My two boys are so mean to each other. I do not know how to break the cycle. Besides, I used to misbehave myself in the past, and that has been transferred to my son.
I am pretty desperate. I should have started when they were young, but now they are too old to learn new tricks. Help!
Please don’t despair. Wherever there’s life, there’s hope.
When our children were younger, consistently applying the tips in this post was enough to keep any fighting to a bare minimum. Our kids would still wrestle and rough house from time to time — especially the boys, as that sort of play seems to be hardwired into their natures — but it was seldom done in a mean-spirited way.
At some point, though, if kids haven’t learned to get along, the conflicts escalate. They go from occasionally squabbling over toys to acting as if they despise one another.
Even then, with lots of prayer, patience, and perseverance, I believe the situation can be turned around.
Here are six things to keep in mind as you tackle the problem:
Hormones make it harder.
Emotions run high when kids enter puberty, and that isn’t just true for girls. Anytime our family has had an issue with two siblings struggling to get along, either one or both of them has been in that transitional phase. I say this not to justify bad behavior, but to raise awareness of a big contributing factor.
I recommend sitting the offenders down and explaining to them why they suddenly feel so sensitive about things they normally wouldn’t give a second thought. Explain that their hormones will eventually settle down as they adjust to their changing bodies, but in the meantime, they need to show one another a little grace and do their best not to purposely provoke each other.
Set a good example.
I understand that constant bickering takes a toll on even the steadiest of nerves, but you must make sure your reaction to the strife isn’t compounding it.
If your children are yelling and fighting and out of control, they do not need a parent yelling and cursing and out of control, as well. Keep your cool and deal with the fighting in a calm and rational way.
Separation sometimes helps.
During those hormonal phases, it may be necessary to shuffle room assignments to provide a little extra buffer for the two who seem to continually be getting on one another’s nerves. Sometimes older kids will boss younger ones around and treat them like slaves; sometimes younger kids will intentionally pick at older ones just to get a rise out of them. Neither of these dynamics is healthy for either party. Giving each a little space allows both to mature beyond any antagonizing behaviors while (hopefully) sparing the relationship permanent damage.
Evaluate peer influences.
For reasons I cannot comprehend, some kids think it’s cool to treat their little brothers and sisters like second class citizens. Be sure you child is not learning bad habits from friends who are mean to their siblings (or from television programing that models such behavior, including many of the programs on Disney Channel).

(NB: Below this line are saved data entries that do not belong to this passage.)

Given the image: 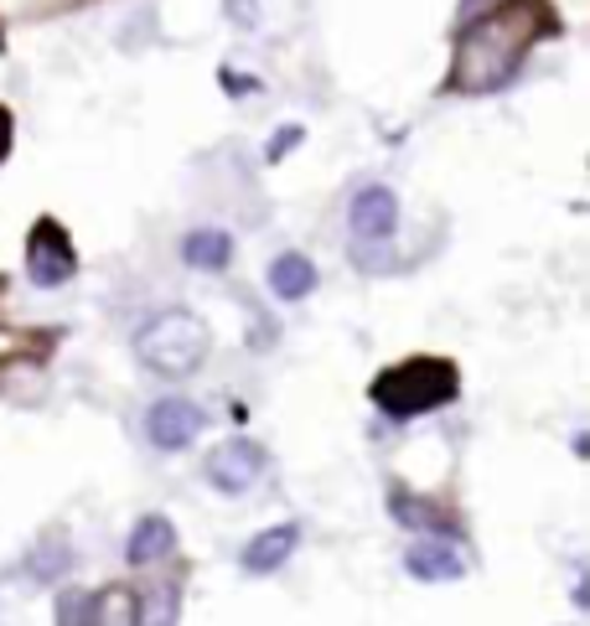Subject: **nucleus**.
Masks as SVG:
<instances>
[{
	"label": "nucleus",
	"mask_w": 590,
	"mask_h": 626,
	"mask_svg": "<svg viewBox=\"0 0 590 626\" xmlns=\"http://www.w3.org/2000/svg\"><path fill=\"white\" fill-rule=\"evenodd\" d=\"M300 140H306V130H300V125H280L275 140H270V151H264V161H285L295 145H300Z\"/></svg>",
	"instance_id": "obj_16"
},
{
	"label": "nucleus",
	"mask_w": 590,
	"mask_h": 626,
	"mask_svg": "<svg viewBox=\"0 0 590 626\" xmlns=\"http://www.w3.org/2000/svg\"><path fill=\"white\" fill-rule=\"evenodd\" d=\"M374 404L389 420H414V414H435L456 404L461 393V368L451 357H404L374 378Z\"/></svg>",
	"instance_id": "obj_2"
},
{
	"label": "nucleus",
	"mask_w": 590,
	"mask_h": 626,
	"mask_svg": "<svg viewBox=\"0 0 590 626\" xmlns=\"http://www.w3.org/2000/svg\"><path fill=\"white\" fill-rule=\"evenodd\" d=\"M295 548H300V523H275V529L255 533V539L244 544L238 565L249 569V575H270V569H280L285 559H291Z\"/></svg>",
	"instance_id": "obj_11"
},
{
	"label": "nucleus",
	"mask_w": 590,
	"mask_h": 626,
	"mask_svg": "<svg viewBox=\"0 0 590 626\" xmlns=\"http://www.w3.org/2000/svg\"><path fill=\"white\" fill-rule=\"evenodd\" d=\"M208 482H213L217 492H228V497H238V492H249L270 471V450L259 446V440H249V435H234V440H223V446L208 456Z\"/></svg>",
	"instance_id": "obj_6"
},
{
	"label": "nucleus",
	"mask_w": 590,
	"mask_h": 626,
	"mask_svg": "<svg viewBox=\"0 0 590 626\" xmlns=\"http://www.w3.org/2000/svg\"><path fill=\"white\" fill-rule=\"evenodd\" d=\"M177 606H181L177 586H156V595H151V616H140V622L145 626H172L177 622Z\"/></svg>",
	"instance_id": "obj_15"
},
{
	"label": "nucleus",
	"mask_w": 590,
	"mask_h": 626,
	"mask_svg": "<svg viewBox=\"0 0 590 626\" xmlns=\"http://www.w3.org/2000/svg\"><path fill=\"white\" fill-rule=\"evenodd\" d=\"M228 5V21H234L238 32H255V21H259V0H223Z\"/></svg>",
	"instance_id": "obj_17"
},
{
	"label": "nucleus",
	"mask_w": 590,
	"mask_h": 626,
	"mask_svg": "<svg viewBox=\"0 0 590 626\" xmlns=\"http://www.w3.org/2000/svg\"><path fill=\"white\" fill-rule=\"evenodd\" d=\"M68 565H73V554H68V544L62 539H47V544H37V554L26 559V569H32V580H62L68 575Z\"/></svg>",
	"instance_id": "obj_14"
},
{
	"label": "nucleus",
	"mask_w": 590,
	"mask_h": 626,
	"mask_svg": "<svg viewBox=\"0 0 590 626\" xmlns=\"http://www.w3.org/2000/svg\"><path fill=\"white\" fill-rule=\"evenodd\" d=\"M73 274H79V249H73L68 228L58 217H37L32 234H26V280L37 291H58Z\"/></svg>",
	"instance_id": "obj_4"
},
{
	"label": "nucleus",
	"mask_w": 590,
	"mask_h": 626,
	"mask_svg": "<svg viewBox=\"0 0 590 626\" xmlns=\"http://www.w3.org/2000/svg\"><path fill=\"white\" fill-rule=\"evenodd\" d=\"M181 259L202 274H223L234 264V234H223V228H192V234L181 238Z\"/></svg>",
	"instance_id": "obj_12"
},
{
	"label": "nucleus",
	"mask_w": 590,
	"mask_h": 626,
	"mask_svg": "<svg viewBox=\"0 0 590 626\" xmlns=\"http://www.w3.org/2000/svg\"><path fill=\"white\" fill-rule=\"evenodd\" d=\"M347 234H353L357 249L389 244L399 234V197H393V187H384V181L357 187L353 202H347Z\"/></svg>",
	"instance_id": "obj_5"
},
{
	"label": "nucleus",
	"mask_w": 590,
	"mask_h": 626,
	"mask_svg": "<svg viewBox=\"0 0 590 626\" xmlns=\"http://www.w3.org/2000/svg\"><path fill=\"white\" fill-rule=\"evenodd\" d=\"M213 353V332L208 321L187 306H172V311H156L145 327L135 332V357L156 378H192Z\"/></svg>",
	"instance_id": "obj_3"
},
{
	"label": "nucleus",
	"mask_w": 590,
	"mask_h": 626,
	"mask_svg": "<svg viewBox=\"0 0 590 626\" xmlns=\"http://www.w3.org/2000/svg\"><path fill=\"white\" fill-rule=\"evenodd\" d=\"M62 626H140V595L130 586H104L94 595H68Z\"/></svg>",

The rule at our house has always been, if you can’t get along with your family, you can’t spend time with your friends at all. Granted, this is easier to enforce since we homeschool and are together all day anyway, but as much as possible, you should eliminate time spent with friends who model poor behavior in their own family relationships.
Monitor media use.
Be aware of what your children are watching/playing/listening to, as much of it is violent and will promote violence. But even beyond content, keep track of the time spent with electronic devices. Studies have shown that the more time a child spends staring at a screen, the more unhappy and irritable he becomes. This is true whether the screen belongs to a computer, television set, iPad, or gaming console — and it undoubtedly contributes to family discord.
Whenever our kids start having trouble getting along, we immediately restrict access to all digital media. Being dependent on one another as playmates for fun (rather than relying on video programing or games for entertainment) does an amazing job of fostering friendship among brothers and sisters!
Replace bad habits with good.
It will never be enough to tell your children to “stop being so mean to one another.” That will just create a big void that will quickly collapse if not filled with something better. Instead, help them replace the bad with good, replace hateful actions with loving actions, cutting remarks with encouraging remarks, disgusted smirks with warm smiles.
We sometimes require siblings who are at odds to generate lists: “10 thoughtful things I could do for (fill in the blank)” or “12 things I love and appreciate about (insert sibling’s name here).” It’s a practical way of applying the command in Philippians 4:8 to set our minds on things that are true, noble, right, pure, lovely and admirable.
I imagine anybody who has been a parent to more than one child for any length of time has had to deal with sibling conflicts at some point. Readers? Tell me, what one thing has been most helpful in your family to keep the fighting at bay?